**ENTRIES SUPPLIED**
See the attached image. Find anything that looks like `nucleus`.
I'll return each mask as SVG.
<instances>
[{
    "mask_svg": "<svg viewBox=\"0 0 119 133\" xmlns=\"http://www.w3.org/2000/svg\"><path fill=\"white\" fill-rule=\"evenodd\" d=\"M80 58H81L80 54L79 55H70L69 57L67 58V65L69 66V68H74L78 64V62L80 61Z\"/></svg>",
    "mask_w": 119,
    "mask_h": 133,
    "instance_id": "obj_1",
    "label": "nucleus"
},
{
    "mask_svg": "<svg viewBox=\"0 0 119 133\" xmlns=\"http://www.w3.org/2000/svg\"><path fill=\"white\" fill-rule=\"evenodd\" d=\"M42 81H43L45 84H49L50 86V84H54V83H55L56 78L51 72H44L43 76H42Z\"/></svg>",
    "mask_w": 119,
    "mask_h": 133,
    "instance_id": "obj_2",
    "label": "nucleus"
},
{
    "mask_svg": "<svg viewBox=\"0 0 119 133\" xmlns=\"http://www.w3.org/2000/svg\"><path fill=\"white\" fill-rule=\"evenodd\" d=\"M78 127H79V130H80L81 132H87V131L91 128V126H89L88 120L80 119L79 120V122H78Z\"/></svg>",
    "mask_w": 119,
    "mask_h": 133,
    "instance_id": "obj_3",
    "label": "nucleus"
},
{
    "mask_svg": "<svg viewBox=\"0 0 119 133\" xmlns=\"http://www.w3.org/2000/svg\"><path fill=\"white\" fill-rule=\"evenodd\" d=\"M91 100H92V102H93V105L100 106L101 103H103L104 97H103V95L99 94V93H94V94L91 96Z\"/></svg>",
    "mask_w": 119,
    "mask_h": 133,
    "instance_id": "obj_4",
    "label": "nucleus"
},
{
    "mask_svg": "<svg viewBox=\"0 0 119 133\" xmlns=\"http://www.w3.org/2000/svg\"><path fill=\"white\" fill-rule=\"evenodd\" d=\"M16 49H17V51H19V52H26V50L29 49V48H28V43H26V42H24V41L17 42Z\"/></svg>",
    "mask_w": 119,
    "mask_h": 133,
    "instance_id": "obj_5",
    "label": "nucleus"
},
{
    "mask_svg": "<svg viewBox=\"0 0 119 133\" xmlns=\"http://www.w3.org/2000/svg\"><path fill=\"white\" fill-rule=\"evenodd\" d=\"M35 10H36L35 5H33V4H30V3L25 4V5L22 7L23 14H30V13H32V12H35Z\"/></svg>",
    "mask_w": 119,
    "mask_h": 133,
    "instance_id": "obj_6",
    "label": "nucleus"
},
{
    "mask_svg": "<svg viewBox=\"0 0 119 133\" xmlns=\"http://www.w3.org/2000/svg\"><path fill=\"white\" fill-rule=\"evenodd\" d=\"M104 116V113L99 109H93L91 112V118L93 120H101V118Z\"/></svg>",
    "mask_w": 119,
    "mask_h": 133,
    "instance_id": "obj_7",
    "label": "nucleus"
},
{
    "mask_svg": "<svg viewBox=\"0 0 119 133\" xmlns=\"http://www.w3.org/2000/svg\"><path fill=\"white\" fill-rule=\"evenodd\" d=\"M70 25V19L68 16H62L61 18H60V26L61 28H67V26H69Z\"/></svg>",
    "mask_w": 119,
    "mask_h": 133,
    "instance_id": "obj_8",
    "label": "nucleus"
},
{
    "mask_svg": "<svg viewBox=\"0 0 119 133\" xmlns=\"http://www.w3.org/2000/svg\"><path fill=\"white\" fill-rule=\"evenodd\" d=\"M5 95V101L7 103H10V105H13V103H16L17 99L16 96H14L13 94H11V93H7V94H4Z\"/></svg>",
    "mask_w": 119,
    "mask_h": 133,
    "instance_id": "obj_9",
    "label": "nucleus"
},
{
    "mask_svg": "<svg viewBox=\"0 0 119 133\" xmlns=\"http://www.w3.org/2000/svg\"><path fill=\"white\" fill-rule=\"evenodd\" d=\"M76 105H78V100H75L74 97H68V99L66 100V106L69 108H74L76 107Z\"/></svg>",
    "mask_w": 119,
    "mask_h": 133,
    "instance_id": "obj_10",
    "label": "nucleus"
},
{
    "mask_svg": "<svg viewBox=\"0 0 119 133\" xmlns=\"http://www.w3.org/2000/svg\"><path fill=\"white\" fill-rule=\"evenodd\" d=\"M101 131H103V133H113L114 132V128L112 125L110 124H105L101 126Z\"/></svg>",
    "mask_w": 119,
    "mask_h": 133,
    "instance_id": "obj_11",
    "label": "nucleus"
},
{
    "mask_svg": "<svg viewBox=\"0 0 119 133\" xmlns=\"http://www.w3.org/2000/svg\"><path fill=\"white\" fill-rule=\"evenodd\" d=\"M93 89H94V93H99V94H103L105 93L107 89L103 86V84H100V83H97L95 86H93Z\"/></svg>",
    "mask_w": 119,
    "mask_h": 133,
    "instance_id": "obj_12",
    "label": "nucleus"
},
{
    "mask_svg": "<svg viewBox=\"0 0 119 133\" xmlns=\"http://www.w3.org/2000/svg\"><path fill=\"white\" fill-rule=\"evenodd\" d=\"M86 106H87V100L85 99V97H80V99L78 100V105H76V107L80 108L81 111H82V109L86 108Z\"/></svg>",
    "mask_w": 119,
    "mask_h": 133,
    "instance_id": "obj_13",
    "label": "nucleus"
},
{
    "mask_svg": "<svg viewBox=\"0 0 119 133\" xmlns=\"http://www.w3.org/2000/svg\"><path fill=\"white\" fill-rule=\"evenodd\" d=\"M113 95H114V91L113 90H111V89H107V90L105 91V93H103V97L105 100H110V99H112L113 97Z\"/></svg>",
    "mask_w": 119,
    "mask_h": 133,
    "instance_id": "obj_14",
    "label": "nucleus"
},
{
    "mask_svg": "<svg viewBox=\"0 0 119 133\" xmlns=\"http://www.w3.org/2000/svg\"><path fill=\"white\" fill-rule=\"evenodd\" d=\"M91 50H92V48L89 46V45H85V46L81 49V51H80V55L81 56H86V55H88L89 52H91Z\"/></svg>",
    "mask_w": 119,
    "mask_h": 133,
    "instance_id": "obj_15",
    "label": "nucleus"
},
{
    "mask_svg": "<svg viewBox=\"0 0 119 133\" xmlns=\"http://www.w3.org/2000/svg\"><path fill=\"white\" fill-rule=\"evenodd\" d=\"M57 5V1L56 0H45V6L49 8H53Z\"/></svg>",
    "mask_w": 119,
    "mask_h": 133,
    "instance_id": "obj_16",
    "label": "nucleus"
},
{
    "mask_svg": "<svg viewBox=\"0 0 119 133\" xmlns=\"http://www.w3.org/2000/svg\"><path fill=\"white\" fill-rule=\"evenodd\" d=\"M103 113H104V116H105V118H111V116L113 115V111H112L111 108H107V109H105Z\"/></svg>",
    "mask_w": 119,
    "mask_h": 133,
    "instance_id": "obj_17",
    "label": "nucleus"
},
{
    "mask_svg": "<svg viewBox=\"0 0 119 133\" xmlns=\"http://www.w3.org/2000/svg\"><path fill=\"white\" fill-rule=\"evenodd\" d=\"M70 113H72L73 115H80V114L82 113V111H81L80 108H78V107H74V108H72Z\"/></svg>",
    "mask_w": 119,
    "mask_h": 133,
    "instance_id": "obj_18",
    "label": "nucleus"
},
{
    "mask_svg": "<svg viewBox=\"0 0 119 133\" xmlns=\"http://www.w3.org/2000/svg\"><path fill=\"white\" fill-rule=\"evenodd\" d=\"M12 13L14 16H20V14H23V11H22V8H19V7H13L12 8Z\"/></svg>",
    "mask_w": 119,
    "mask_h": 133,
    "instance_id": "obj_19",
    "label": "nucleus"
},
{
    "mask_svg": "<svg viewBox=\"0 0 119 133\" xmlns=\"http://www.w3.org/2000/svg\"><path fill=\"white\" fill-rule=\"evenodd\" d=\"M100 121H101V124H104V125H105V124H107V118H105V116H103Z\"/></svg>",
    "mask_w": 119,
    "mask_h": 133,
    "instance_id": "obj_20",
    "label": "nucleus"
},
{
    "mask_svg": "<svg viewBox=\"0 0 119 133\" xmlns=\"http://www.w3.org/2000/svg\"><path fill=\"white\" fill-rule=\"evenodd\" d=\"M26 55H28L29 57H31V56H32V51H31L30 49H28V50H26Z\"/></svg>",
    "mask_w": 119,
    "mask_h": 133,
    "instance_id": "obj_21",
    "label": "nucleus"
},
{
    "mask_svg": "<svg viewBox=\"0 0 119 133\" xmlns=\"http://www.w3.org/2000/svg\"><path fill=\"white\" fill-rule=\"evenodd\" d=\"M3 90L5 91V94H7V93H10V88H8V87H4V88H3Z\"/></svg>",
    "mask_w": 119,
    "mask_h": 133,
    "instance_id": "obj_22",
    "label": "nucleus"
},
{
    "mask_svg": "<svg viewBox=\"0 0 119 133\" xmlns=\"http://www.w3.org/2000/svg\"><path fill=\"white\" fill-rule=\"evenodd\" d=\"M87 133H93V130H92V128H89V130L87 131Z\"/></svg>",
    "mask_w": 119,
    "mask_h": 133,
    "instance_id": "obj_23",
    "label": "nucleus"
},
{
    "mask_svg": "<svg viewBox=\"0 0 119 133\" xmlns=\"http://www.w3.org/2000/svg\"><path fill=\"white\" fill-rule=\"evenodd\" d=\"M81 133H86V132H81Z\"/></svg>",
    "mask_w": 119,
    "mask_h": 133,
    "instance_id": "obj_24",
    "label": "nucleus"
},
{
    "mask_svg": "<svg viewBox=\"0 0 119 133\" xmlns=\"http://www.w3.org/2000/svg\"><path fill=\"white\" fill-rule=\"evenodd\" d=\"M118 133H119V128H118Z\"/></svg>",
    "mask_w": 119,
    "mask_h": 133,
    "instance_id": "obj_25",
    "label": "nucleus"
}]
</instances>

**EXERCISE REQUIREMENTS**
Change every "mask_svg" to "outline_svg" in the lines running from the first one through the line that contains "127H79V130H80L81 132H87V131L91 128V126H89L88". Give back only those lines, with nothing else altered.

**WRITTEN SOLUTION**
See the attached image. Find anything that looks like `nucleus`.
I'll return each mask as SVG.
<instances>
[{
    "outline_svg": "<svg viewBox=\"0 0 119 133\" xmlns=\"http://www.w3.org/2000/svg\"><path fill=\"white\" fill-rule=\"evenodd\" d=\"M80 58H81L80 54L79 55H70L69 57L67 58V65L69 66V68H74L78 64V62L80 61Z\"/></svg>",
    "mask_w": 119,
    "mask_h": 133,
    "instance_id": "obj_1",
    "label": "nucleus"
},
{
    "outline_svg": "<svg viewBox=\"0 0 119 133\" xmlns=\"http://www.w3.org/2000/svg\"><path fill=\"white\" fill-rule=\"evenodd\" d=\"M42 81H43L45 84H49L50 86V84H54V83H55L56 78L51 72H44L43 76H42Z\"/></svg>",
    "mask_w": 119,
    "mask_h": 133,
    "instance_id": "obj_2",
    "label": "nucleus"
},
{
    "outline_svg": "<svg viewBox=\"0 0 119 133\" xmlns=\"http://www.w3.org/2000/svg\"><path fill=\"white\" fill-rule=\"evenodd\" d=\"M78 127H79V130H80L81 132H87V131L91 128V126H89L88 120L80 119L79 120V122H78Z\"/></svg>",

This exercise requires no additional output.